Unser Weltbild und unsere Lebensweise haben sich gegenüber denen der Zeit der Entstehung der Bibel und der Christenheit früherer Jahrhunderte sehr verändert. Darum sind alte Texte oft nicht so einfach zu verstehen. Doch können wir von einigen dieser Texte hilfreiche Anregungen zu eigener Erfahrung erhalten. Es lohnt sich, auf solche Texte und ihre Erfahrung zu hören und zu schauen. Was kann, was will ich davon übernehmen und was nicht.
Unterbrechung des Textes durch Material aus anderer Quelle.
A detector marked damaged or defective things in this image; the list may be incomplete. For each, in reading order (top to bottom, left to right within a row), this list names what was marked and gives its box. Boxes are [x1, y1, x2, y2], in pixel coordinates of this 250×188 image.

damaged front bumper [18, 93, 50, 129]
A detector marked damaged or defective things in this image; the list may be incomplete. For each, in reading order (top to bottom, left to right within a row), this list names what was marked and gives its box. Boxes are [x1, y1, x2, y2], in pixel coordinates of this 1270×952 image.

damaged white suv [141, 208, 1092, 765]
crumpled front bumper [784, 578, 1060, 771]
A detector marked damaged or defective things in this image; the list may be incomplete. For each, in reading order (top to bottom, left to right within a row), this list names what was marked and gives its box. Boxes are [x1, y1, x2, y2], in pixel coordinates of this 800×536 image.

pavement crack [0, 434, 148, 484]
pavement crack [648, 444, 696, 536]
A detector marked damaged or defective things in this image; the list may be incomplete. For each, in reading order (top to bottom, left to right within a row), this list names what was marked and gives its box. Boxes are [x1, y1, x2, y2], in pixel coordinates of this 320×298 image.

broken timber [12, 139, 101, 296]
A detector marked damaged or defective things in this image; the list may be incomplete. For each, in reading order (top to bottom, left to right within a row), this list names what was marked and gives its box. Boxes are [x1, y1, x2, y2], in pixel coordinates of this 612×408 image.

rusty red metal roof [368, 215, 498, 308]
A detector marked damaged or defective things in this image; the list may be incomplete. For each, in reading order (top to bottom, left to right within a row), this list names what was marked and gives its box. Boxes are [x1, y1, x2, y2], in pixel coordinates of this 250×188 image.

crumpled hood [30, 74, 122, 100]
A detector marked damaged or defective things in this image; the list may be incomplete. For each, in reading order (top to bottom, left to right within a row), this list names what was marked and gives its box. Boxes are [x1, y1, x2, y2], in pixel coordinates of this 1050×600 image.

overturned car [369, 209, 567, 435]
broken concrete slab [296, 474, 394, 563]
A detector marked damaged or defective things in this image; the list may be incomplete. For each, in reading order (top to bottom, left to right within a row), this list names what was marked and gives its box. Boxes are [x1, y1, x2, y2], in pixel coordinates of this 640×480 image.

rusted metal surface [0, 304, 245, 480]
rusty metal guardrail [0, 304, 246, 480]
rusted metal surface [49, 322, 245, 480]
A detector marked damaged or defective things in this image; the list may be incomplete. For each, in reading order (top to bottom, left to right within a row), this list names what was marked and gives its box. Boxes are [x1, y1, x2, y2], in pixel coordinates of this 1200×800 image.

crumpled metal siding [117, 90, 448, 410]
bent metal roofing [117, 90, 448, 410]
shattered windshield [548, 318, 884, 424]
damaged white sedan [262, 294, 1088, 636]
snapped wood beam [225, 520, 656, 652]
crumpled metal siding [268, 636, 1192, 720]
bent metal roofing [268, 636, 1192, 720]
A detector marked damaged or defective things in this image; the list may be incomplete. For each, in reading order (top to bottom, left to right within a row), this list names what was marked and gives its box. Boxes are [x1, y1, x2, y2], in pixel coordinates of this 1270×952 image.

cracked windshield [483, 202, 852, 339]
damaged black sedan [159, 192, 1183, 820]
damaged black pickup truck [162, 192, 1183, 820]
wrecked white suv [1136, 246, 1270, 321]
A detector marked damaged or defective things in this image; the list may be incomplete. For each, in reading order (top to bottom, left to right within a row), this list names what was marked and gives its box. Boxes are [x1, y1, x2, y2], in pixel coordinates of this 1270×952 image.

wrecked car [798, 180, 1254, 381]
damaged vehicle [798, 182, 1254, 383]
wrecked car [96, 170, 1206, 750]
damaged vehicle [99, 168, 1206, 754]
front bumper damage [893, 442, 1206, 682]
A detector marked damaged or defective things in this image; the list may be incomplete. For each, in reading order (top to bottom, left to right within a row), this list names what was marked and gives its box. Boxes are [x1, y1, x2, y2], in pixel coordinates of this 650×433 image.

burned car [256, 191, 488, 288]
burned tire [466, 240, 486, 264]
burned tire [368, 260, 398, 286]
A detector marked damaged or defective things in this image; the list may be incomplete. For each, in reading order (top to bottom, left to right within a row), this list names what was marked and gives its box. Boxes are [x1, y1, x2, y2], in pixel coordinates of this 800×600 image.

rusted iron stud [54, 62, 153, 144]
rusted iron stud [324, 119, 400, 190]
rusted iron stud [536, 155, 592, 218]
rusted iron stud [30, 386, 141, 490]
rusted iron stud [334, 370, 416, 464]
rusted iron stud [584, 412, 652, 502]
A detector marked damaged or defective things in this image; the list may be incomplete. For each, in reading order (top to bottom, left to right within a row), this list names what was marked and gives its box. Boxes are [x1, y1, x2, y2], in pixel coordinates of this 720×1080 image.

Oder wie kann ich solche Texte für mich verändern, dass sie in mein Weltbild und in mein Leben hineinpassen.

Ein bekannter Text aus der mystischen Tradition stammt von dem Dominikaner Johannes Tauler (1300 -1361)

„Der Mensch lasse die Bilder der Dinge
ganz und gar fahren
und mache und halte seinen Tempel leer.
Denn wäre der Tempel entleert,
und wären die Phantasien,
die den Tempel besetzt halten, draußen,
so könntest Du ein Gotteshaus werden,
und nicht eher, was Du auch tust.
Und so hättest Du den Frieden Deines Herzens und Freude,
und dich störte nichts mehr von dem, was Dich jetzt ständig stört,
Dich bedrückt und leiden lässt."

Die Grundübung der Kontemplation:

  • Setze Dich an einen ruhigen Ort...
  • Sitze still und aufrecht...
  • Schließe leicht die Augen...
  • Sitze entspannt, aber ganz aufmerksam...
  • Atme ruhig und gleichmäßig...
  • Beobachte Deinen Atem...
  • Fange an, schweigend in Deinem Innern ein einzelnes Wort mit Deinem Atem zu verbinden: z.B. Shalom, Frieden, Jesus, Liebe oder ein anderes Wort...
  • Höre in dieses Wort hinein, wie Du es sprichst - sacht, aber unablässig...
  • Denke sonst an nichts, stelle Dir nichts anderes vor...
  • Kommen Dir Gedanken, denke sie nicht weiter...
  • Lasse sie wie eine Wolke vorbeiziehen...
  • Komme immer wieder zu Deinem Wort zurück...

Meditiere so jeden Morgen oder jeden Abend ungefähr 15 bis 20 Minuten lang. (Am Anfang kann es auch kürzer sein.)